Burkinabe gendarmes sitting on their vehicle. The photo was taken on October 30, 2018. Photo: Issouf Sanogo/AFP

At least seven people, including four volunteers in an anti-jihadist militia, have been killed in the fifth attack to strike northern Burkina Faso in under a week, security sources said Tuesday.

“Armed men on Monday morning attacked a (water) drilling site at Tonri Oulo” in Soum province, one source told AFP.

“While sabotaging the installation, they shot dead three civilians and wounded three others. Four members of the VDP (Volunteers for the Defense of the Homeland) who tried to counter the attackers were also killed,” the source added.

A local official confirmed the attack, putting the toll at about 10 casualties, seven of whom had died.

“Two other drilling sites were sabotaged by the terrorists,” the source said.

“A few weeks ago, they sabotaged mobile phone installations and now they are trying to choke the town by cutting off supplies.”

Analysts say they have seen a shift in recent weeks by jihadist groups operating in Burkina’s troubled north and east.

“It consists of isolating strategic towns by cutting off access roads and communications,” Mahamoudou Sawadogo, a specialist on security in the Sahel, told AFP.

Data supplied »
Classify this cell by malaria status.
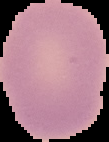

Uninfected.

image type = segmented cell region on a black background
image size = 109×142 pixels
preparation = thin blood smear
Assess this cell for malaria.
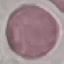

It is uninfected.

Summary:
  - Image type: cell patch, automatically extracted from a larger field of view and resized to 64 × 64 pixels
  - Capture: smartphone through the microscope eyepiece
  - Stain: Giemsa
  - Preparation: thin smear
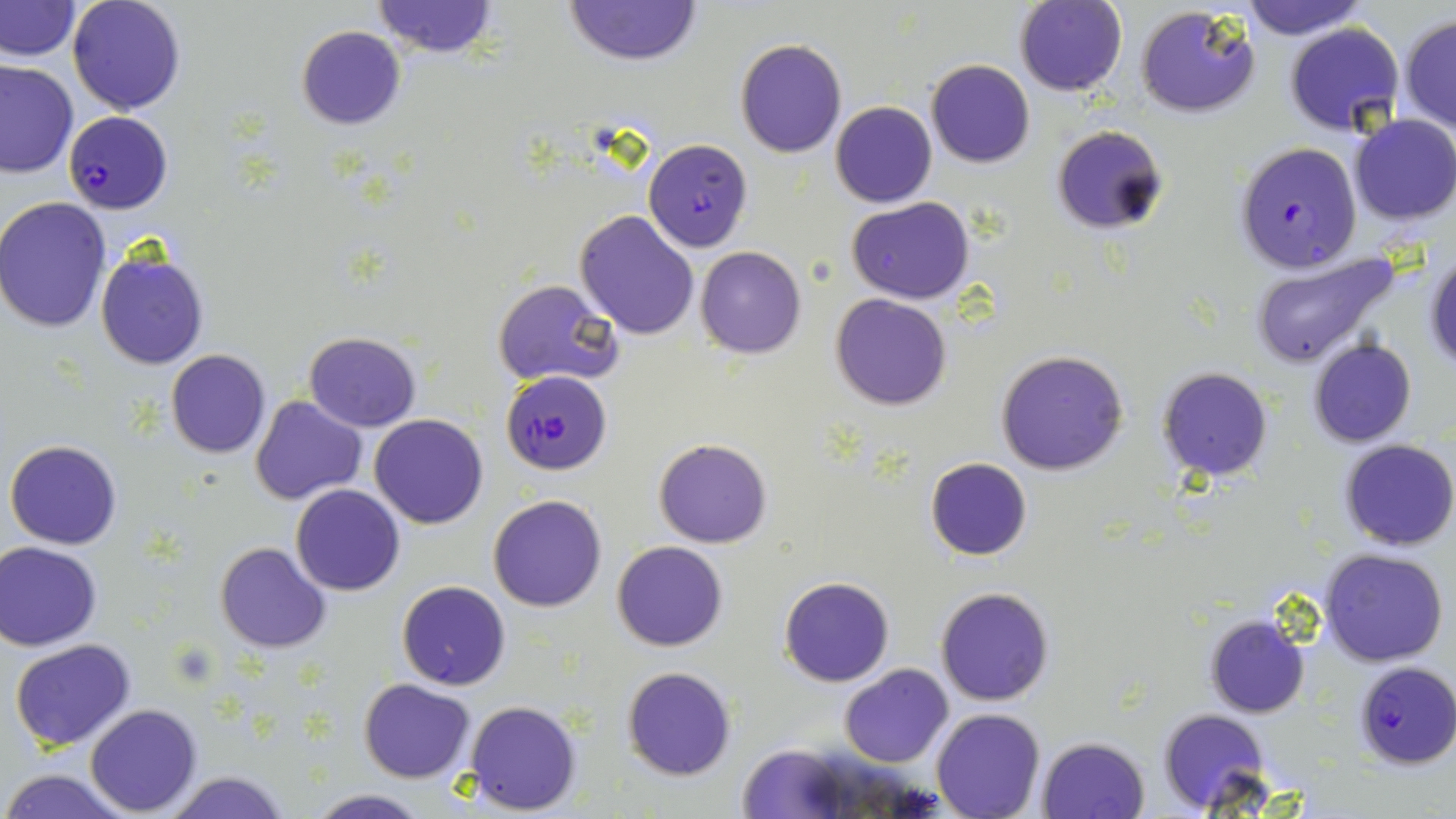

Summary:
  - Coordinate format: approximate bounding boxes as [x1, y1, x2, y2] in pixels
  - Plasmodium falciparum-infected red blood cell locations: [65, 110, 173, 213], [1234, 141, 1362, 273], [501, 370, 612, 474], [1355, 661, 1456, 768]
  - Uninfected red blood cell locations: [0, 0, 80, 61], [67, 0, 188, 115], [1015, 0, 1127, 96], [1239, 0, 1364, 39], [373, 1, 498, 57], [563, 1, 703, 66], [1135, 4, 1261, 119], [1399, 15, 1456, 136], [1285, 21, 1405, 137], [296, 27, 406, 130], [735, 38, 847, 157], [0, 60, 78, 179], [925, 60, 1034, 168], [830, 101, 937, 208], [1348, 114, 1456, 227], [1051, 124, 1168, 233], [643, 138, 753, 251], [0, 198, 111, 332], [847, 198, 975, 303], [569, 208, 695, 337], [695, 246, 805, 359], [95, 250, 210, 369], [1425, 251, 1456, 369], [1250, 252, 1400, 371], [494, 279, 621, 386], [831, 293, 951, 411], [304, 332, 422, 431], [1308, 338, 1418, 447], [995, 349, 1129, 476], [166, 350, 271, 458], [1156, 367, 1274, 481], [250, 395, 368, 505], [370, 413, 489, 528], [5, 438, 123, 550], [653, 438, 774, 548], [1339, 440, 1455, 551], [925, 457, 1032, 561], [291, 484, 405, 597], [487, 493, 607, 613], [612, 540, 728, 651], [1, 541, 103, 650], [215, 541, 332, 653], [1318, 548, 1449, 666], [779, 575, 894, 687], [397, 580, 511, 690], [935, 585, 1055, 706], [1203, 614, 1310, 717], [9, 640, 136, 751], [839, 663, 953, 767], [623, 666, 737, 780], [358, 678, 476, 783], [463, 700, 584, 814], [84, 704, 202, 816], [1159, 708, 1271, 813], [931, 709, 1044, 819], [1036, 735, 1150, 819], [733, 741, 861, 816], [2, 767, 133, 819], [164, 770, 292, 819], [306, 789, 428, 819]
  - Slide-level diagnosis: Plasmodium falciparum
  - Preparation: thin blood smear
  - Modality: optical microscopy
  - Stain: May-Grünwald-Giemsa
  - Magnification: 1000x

Goal 1 »
Using the report on the Burkina Faso attacks, decide whether each statement agrees with it, giving yes or no and quoting the words that settle it: (a) Four members of the VDP were killed. (b) The drilling site was attacked on Tuesday. (c) The local official put the number of dead at ten.
Goal 2 »
Please write the next part of the news report on the attacks in northern Burkina Faso, starting after its last sentence.
The listing above was drawn from a separate source.

Result 1 »
(a) Yes: "Four members of the VDP (Volunteers for the Defense of the Homeland) who tried to counter the attackers were also killed"
(b) No: "Armed men on Monday morning attacked a (water) drilling site at Tonri Oulo"
(c) No: "putting the toll at about 10 casualties, seven of whom had died"

Result 2 »
Last week, 23 civilians and 13 gendarmes died in four attacks around Dori, one of the biggest towns in the northeast.

It was the bloodiest series of attacks since a military junta, headed by Lieutenant-Colonel Paul-Henri Sandaogo Damiba, took power in January.

Disgruntled officers toppled elected president Roch Marc Christian Kabore, who had been facing protests over his handling of the bloody jihadist insurgency.

Violence led by groups affiliated to Al-Qaeda and the so-called Islamic State group has killed more than 2,000 people and displaced at least 1.7 million, according to an AFP tally.

In January alone, 160,000 fled their homes, a group of international charities said last Thursday.